This past week, the Wyckoff Wave rallied on both Monday and Tuesday. It then moved sideways in a small trading range for the remainder of the week. While this seems fairly uneventful, we are seeing a change in character that may provide some clues as to the market’s further direction.
These clues are found in how the Wyckoff Wave has penetrated resistance (Jumped the Creek) since the intermediate-term trading range began last November.
Before discussing the specifics, let’s review the Creek concept.
A Creek is the flow of supply across the top of a trading range. It is drawn using a freehand line that goes over the tops of rallies within a trading range.
When a Creek is “jumped”, it is a signal that demand has finally overcome supply. Instead of reacting back down into the trading range, the stock, or the market, has accumulated enough demand that it takes out the supply and moves into new high ground, relative to the trading range.
The Creek jump takes place where strong volume comes in on the vertical line chart. Without analyzing volume, it is impossible to identify when a Creek has been jumped (a resistance area has been penetrated).
Once a Creek has been jumped, in most cases there is a resting. This allows the stock to move back toward the Creek (resistance line) and take in any remaining supply.
There are often more than one branches of the Creek. These are major branches and later branches. They appear every time a stock encounters supply and begins to move sideways.
It is also important to understand that Creeks do not need Springs. A Spring is a backing up from the previous resistance, penetrating the support line and springing up and jumping a Creek. In many cases, enough supply has been taken in that the spring is not required and a stock simply either moved sideways or reacts down to the support line and then rallies to jump the Creek.
The reaction back towards the Creek for a Last Point of Support become successful when one of two things happen:
1. Supply dries up. This is shown by relatively reduced price spread and volume (especially volume).
2. Strong demand simply appears. The appearance of demand is accompanied by strong volume. Often this is found in the intra-day failure to the downside.
It is extremely important to understand the concept of relative volume. The reduced volume required on a reaction to a Last Point of Support only needs to be less than the volume on the rally across the Creek.
With all that in mind, let’s review the intermediate-term uptrend channel, which starts at point G. The Wyckoff Wave rallied off point G and saw resistance at points H, J and L. It then reacted back to point M on relatively reduced spread and volume. Volume was high the day before point M, but that was on strong demand coming into the market.
We then saw strong volume at point M. At point 1, the Wyckoff Wave jumped its first Creek on the rally to point N. It then moved sideways, on relatively reduced spread and volume.

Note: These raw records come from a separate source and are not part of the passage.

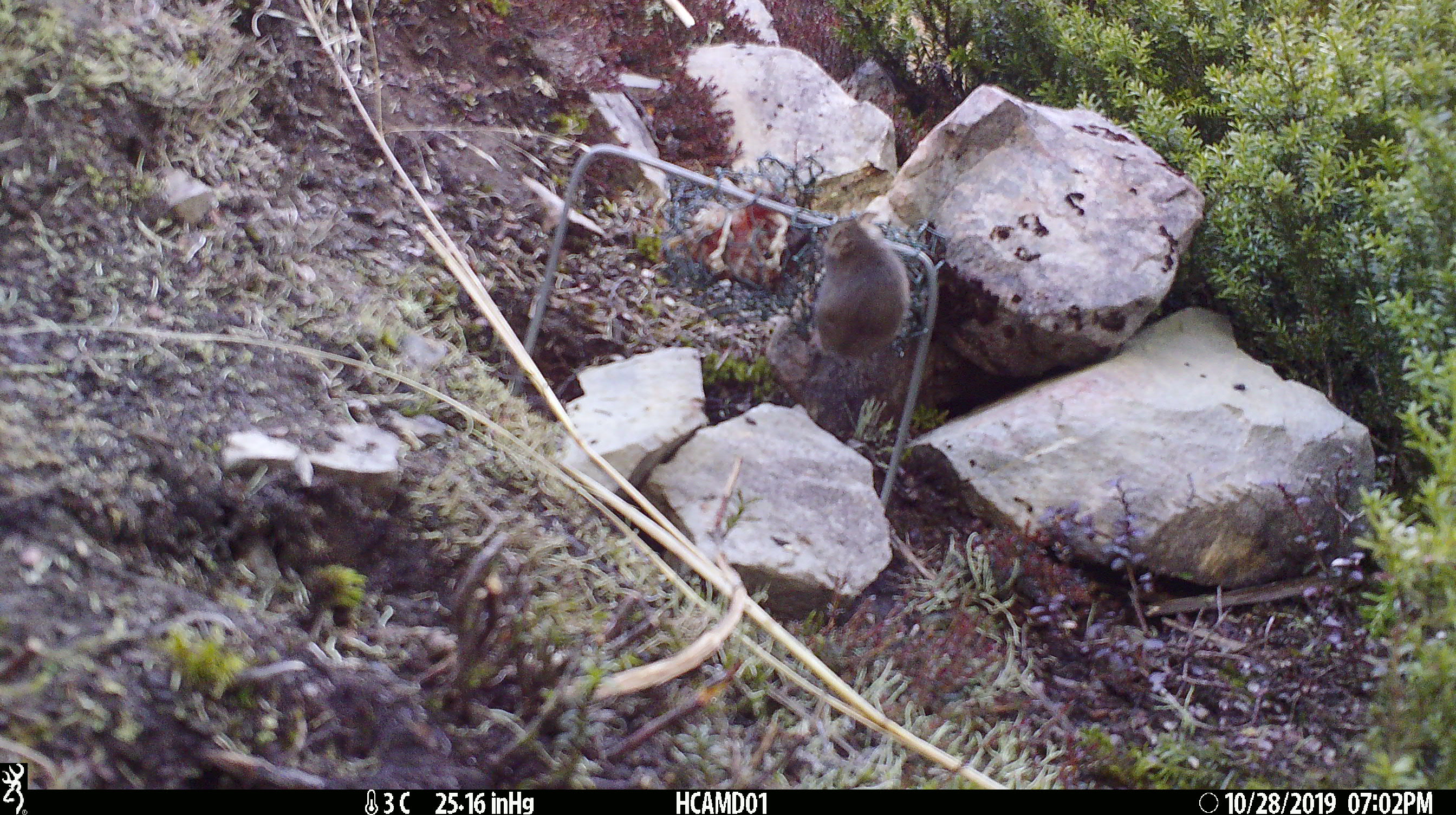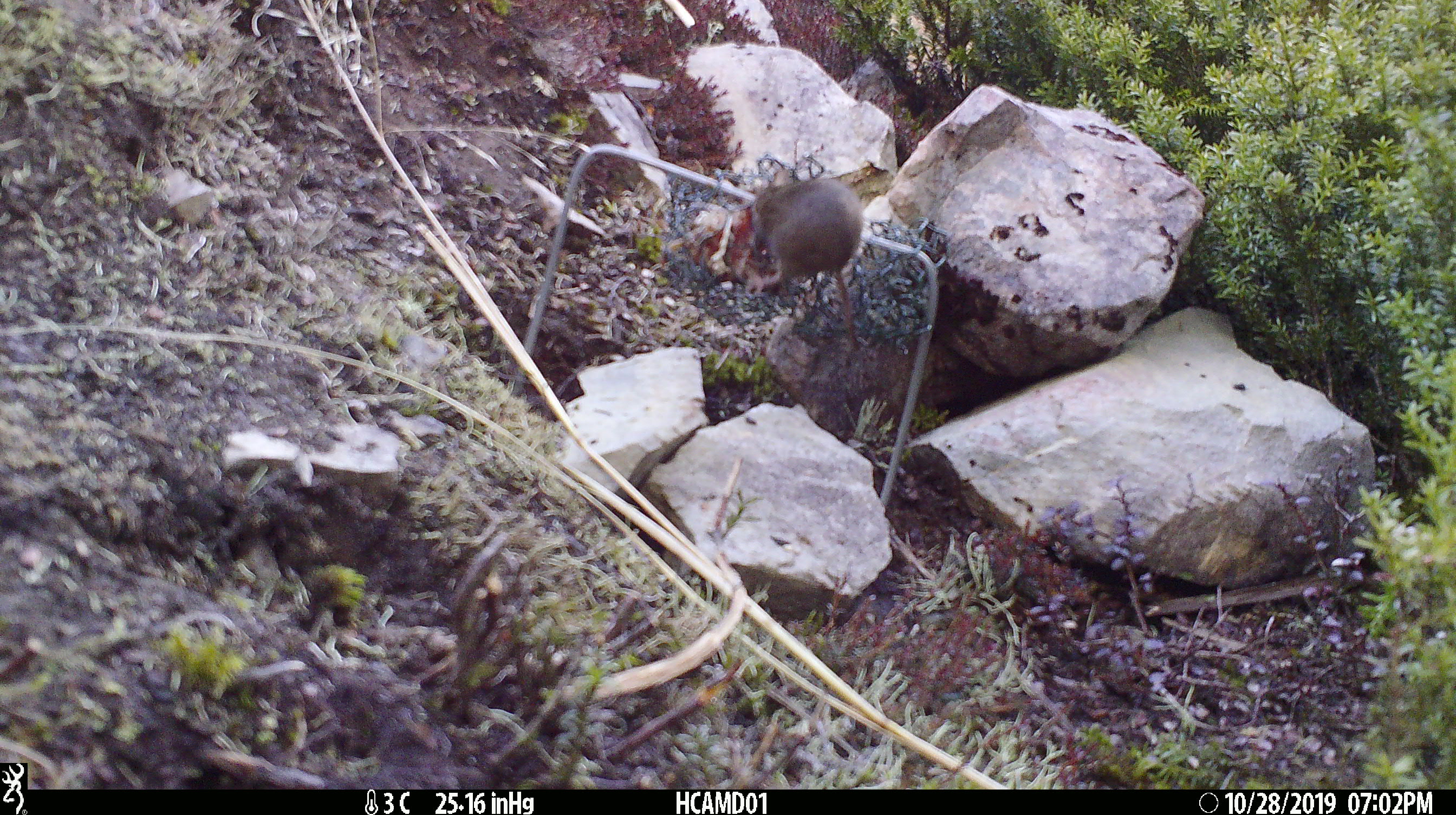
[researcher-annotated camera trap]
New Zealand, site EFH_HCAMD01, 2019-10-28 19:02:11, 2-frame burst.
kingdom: Animalia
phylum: Chordata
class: Mammalia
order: Rodentia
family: Muridae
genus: Mus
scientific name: Mus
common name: mouse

Then, at point 2 the Wave jumped the second Creek (resistance line drawn from point N along the top of the minor trading range.
There were two successful Creek jumps. These were followed by sideways reactions, which led the way to the next jump. The Wyckoff Wave was moving easily towards the old 2008 distribution area.
Then, in early March, we began to see a slight change in character. When the Wyckoff Wave moved into new high ground on the rally to point V, strong volume did not come into the market. Instead, even though the Wyckoff Wave moved higher to point X, it was done on relatively reduced price spread and volume. Apparently, demand was beginning to dry up.
The Wyckoff Wave rallied to point Z. Supply came in and drove the Wyckoff Wave back down to point A. I have adjusted the Creek to run through point Z.
The reaction to point A gave the Wyckoff Wave another chance to take a run and jump the Creek. Once again, it failed and the Wyckoff Wave fell back into the trading range. It then rallied back up towards the top of the Creek and is moving sideways.
Notice the volume. On the rally from point A to point B it was less than on the reaction from point B to point E. It has remained higher ever since, suggesting a fair amount of supply continues to be present.
This is a change in character. The Wyckoff Wave is in the old 2008 distribution area. Tt is either going to move through the resistance into new high ground, or it is going to react back down into the trading range and continue it sideways movement.
Does this change in character mean all hope is lost for the Bulls?
These observations are made on short-term changes within an intermediate term trend. This means that the results of this change in character, will be short-term as well. It would appear that we are getting ready for a more defined back up to a major Creek.
The attached 100 Point & Figure chart gives us a rough objective to the downside of between 33,500 & 33,200. If that objective is reached, it would take the Wyckoff Wave back to a major resistance line, drawn from point X, that is marked by the blue up arrow.
This would make the move back to the resistance part of a much longer term view of the market and if it happens, would be a very positive event.
It is also important to note that, so far, the Wyckoff Wave has not reached the supply line of the intermediate-term uptrend channel. This would be the first time since the channel is formed, that this didn’t happen. Another change in character.
Finally, the Wyckoff Wave is in a clearly oversold condition on the Technometer and the negative numbers being produced by the Force Index will not mitigate the Technometer reading.
If the Wyckoff Wave reacts, and that is the most probable scenario, it will be important to continue to watch its relative volume. That will tell us if supply is really drying up and we are ready for that longer-term Last Point of Support.